My Lords, bearing in mind what my noble friend Lord Alport said in his supplementary question, is my noble friend aware that since I gave up smoking at the age of 65 I have become a much younger person? I have had nothing like the number of irksome colds that I used to have, and I am therefore much less of a burden on the National Health Service.

Baroness Hooper

My Lords, I have noted my noble friend's point and I hope we shall bear in mind his advice as a consolation when we reach pensionable age.

Lord Bruce-Gardyne

My Lords, should my noble friend not be a little careful before taking too seriously the advice from the noble Baroness on the Liberal Benches about controls on smoking in public places, since it has apparently been established by the medical profession that it is not only smoking which is liable to threaten our health and to shorten our lives but also eating, drinking, and even sex? Are we to ban all those things too in public places?

Baroness Hooper

My Lords, it is difficult to know where to draw the line. I feel sure that the Government will do their best to get their priorities right.

Lord Rea

My Lords, is the noble Baroness aware that a recent survey which was commissioned by the DHSS showed that 75 per cent. of schoolchildren aged 11 to 16 thought that cigarette advertising was allowed and was being shown on television? Is she further aware that the rate of cigarette smoking in 11- to 16year-olds is shown to have gone up by 2 per cent in the past two years?
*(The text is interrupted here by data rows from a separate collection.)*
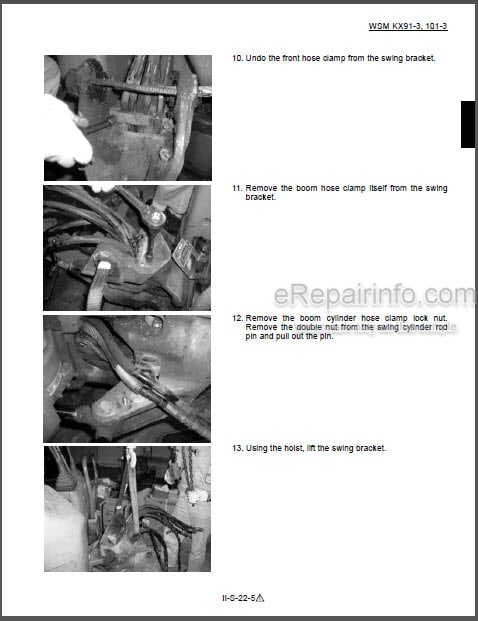 WSM KX91-3, 101-3

10. Undo the front hose clamp from the swing bracket.

11. Remove the boom hose clamp itself from the swing bracket.

eRepairinfo.com

12. Remove the boom cylinder hose clamp lock nut. Remove the double nut from the swing cylinder rod pin and pull out the pin.

13. Using the hoist, lift the swing bracket.

II-S-22-5⚠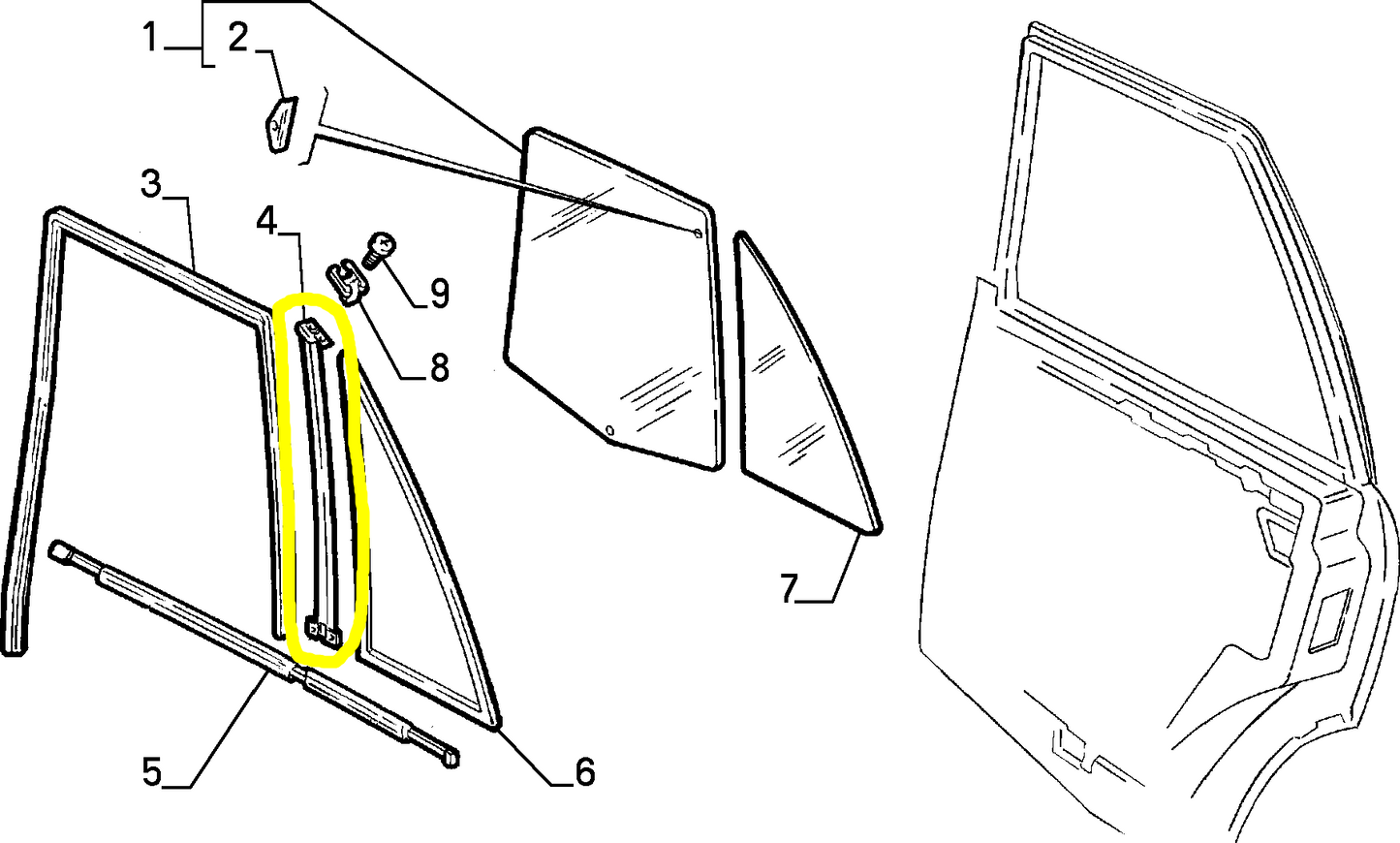 1
2
3
4
9
8
7
5
6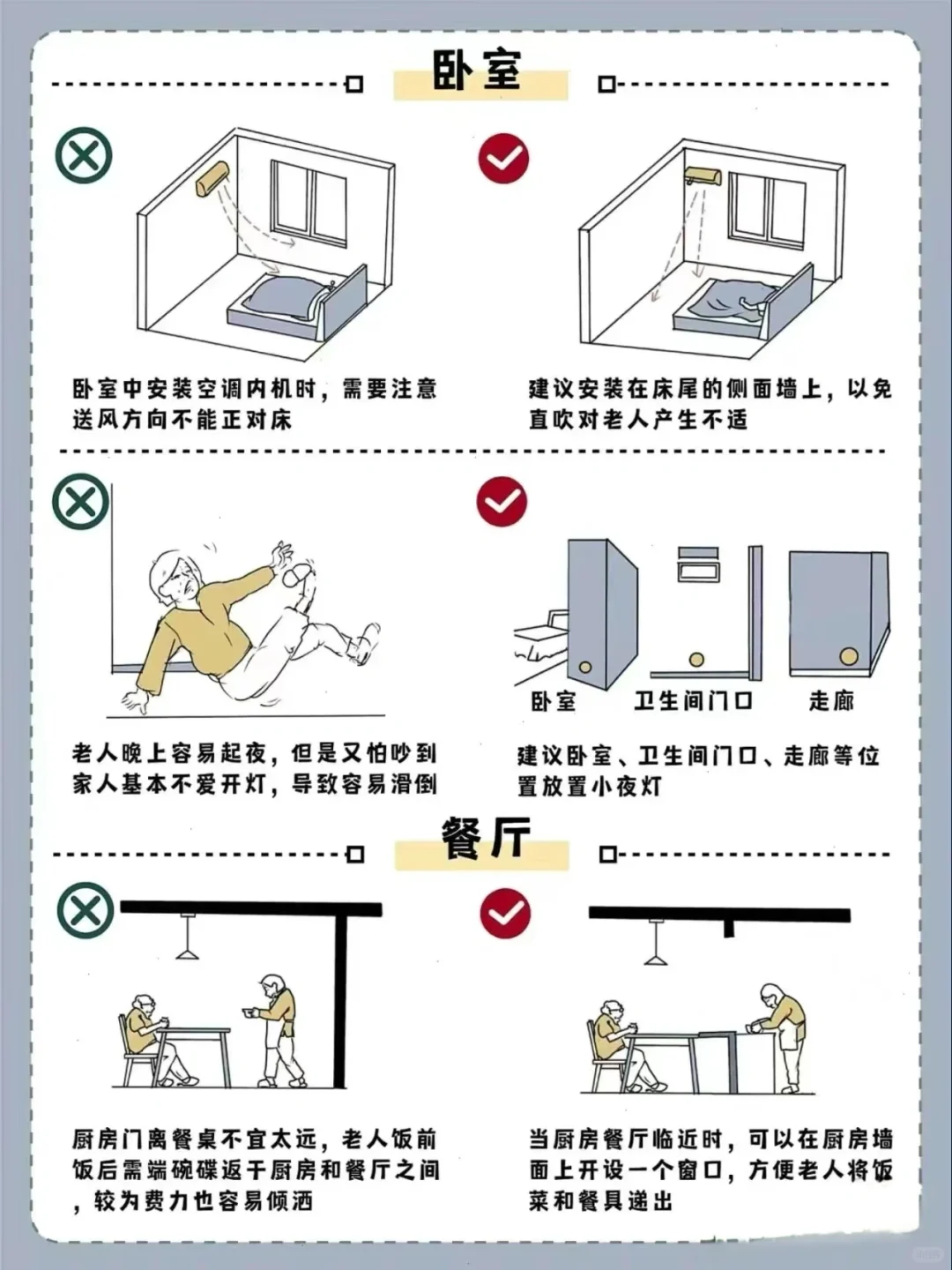 卧室

卧室中安装空调内机时，需要注意送风方向不能正对床

建议安装在床尾的侧面墙上，以免直吹对老人产生不适

卧室 卫生间门口 走廊

老人晚上容易起夜，但是又怕吵到家人基本不爱开灯，导致容易滑倒

建议卧室、卫生间门口、走廊等位置放置小夜灯

餐厅

厨房门离餐桌不宜太远，老人饭前饭后需端碗碟返于厨房和餐厅之间，较为费力也容易倾洒

当厨房餐厅临近时，可以在厨房墙面上开设一个窗口，方便老人将饭菜和餐具递出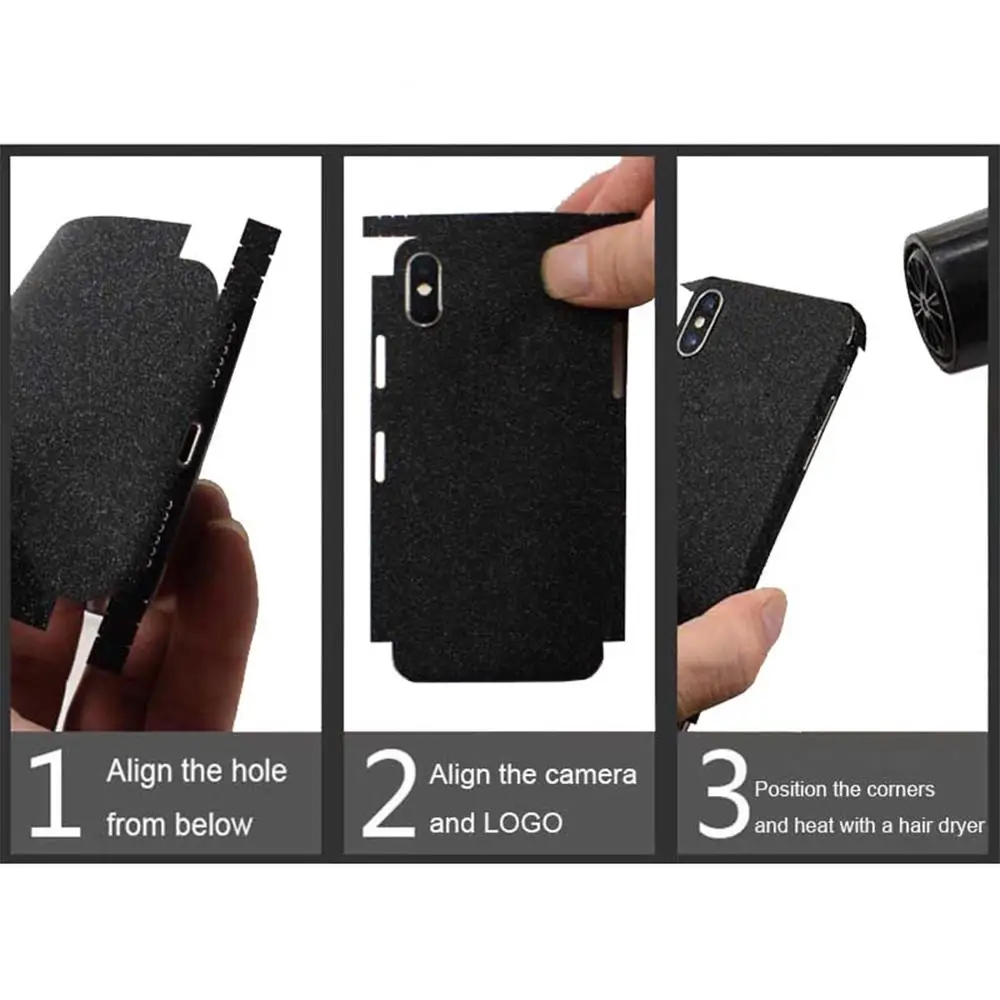 1 Align the hole from below

2 Align the camera and LOGO

3 Position the corners and heat with a hair dryer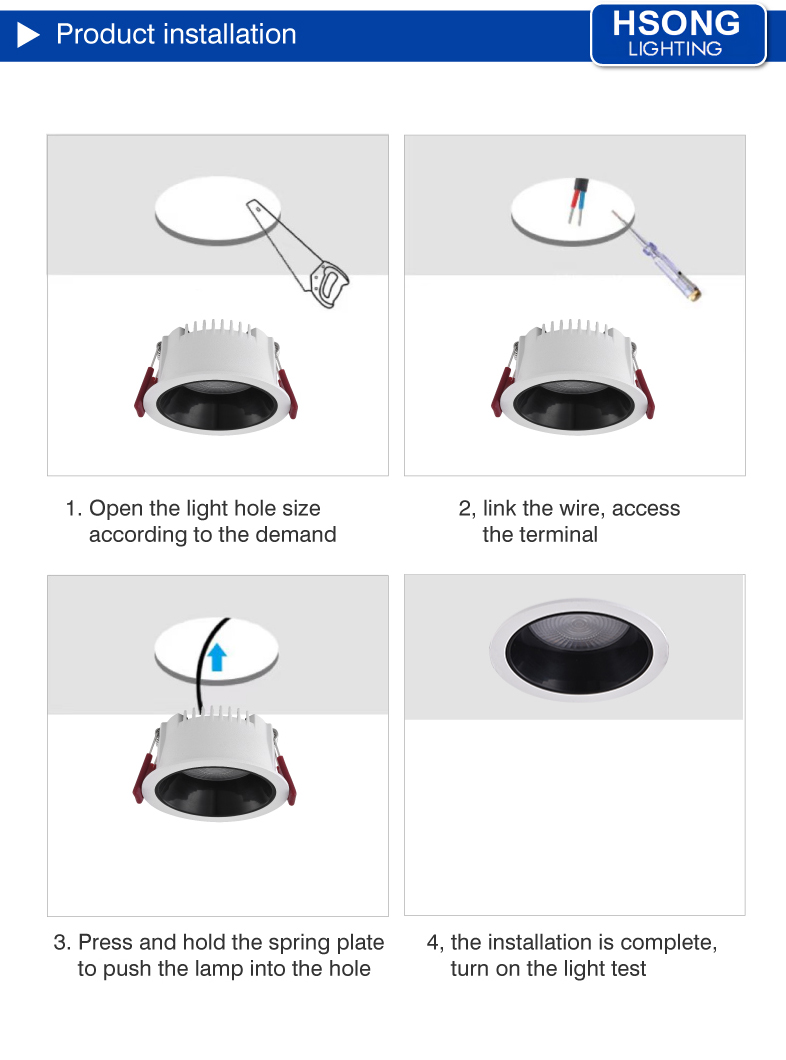 Product installation

HSONG
LIGHTING

1. Open the light hole size according to the demand

2, link the wire, access the terminal

3. Press and hold the spring plate to push the lamp into the hole

4, the installation is complete, turn on the light test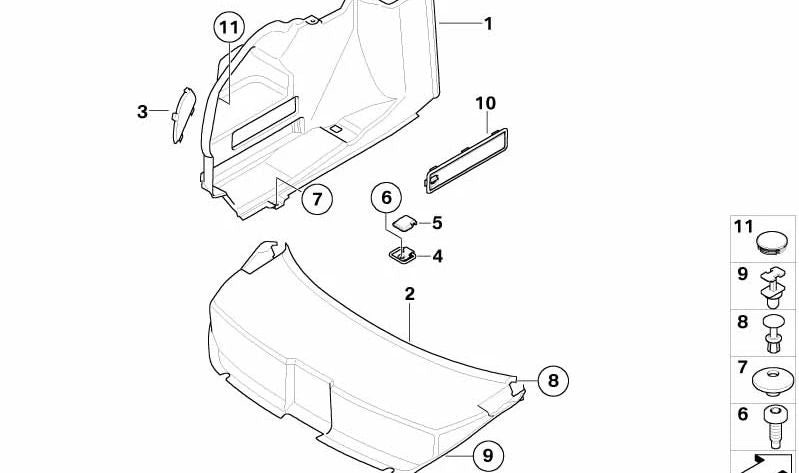 11
1
3
10
7
6
5
4
2
8
9
11
9
8
7
6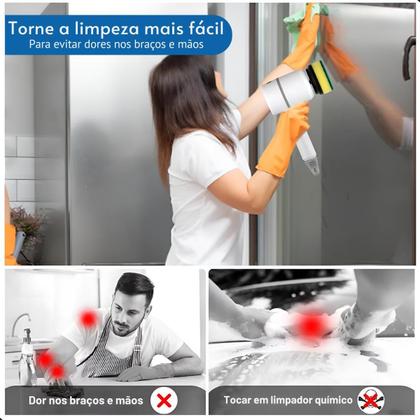 Torne a limpeza mais fácil
Para evitar dores nos braços e mãos

Dor nos braços e mãos

Tocar em limpador químico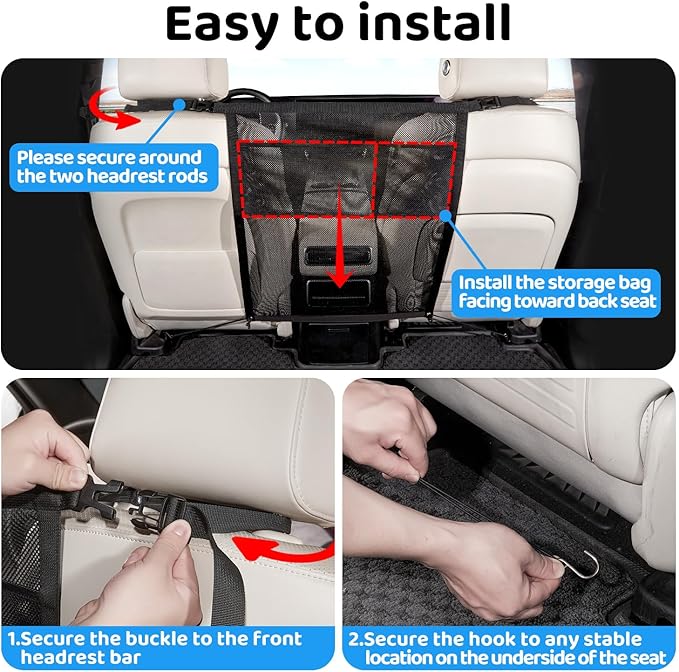 Easy to install

Please secure around the two headrest rods

Install the storage bag facing toward back seat

1.Secure the buckle to the front headrest bar

2.Secure the hook to any stable location on the underside of the seat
In view of this, will the Government take steps to enforce the legislative provisions that are supposed to prohibit the advertising of cigarettes on television which regularly circumvents this legislation by means of sports sponsorship?

Baroness Hooper

My Lords, as I have already said, the Government are particularly concerned about the level of smoking among secondary schoolchildren in particular and young people in general. We are aware of the figures that the noble Lord has quoted, and this is the reason for a media campaign by the Government—a pilot project at the moment in two television regions—which is aimed at discouraging teenagers from smoking. A large amount of money is being put toward this, and the pilot project, which uses television and cinema advertising, will be carefully evaluated with a view to testing the potential for a national campaign.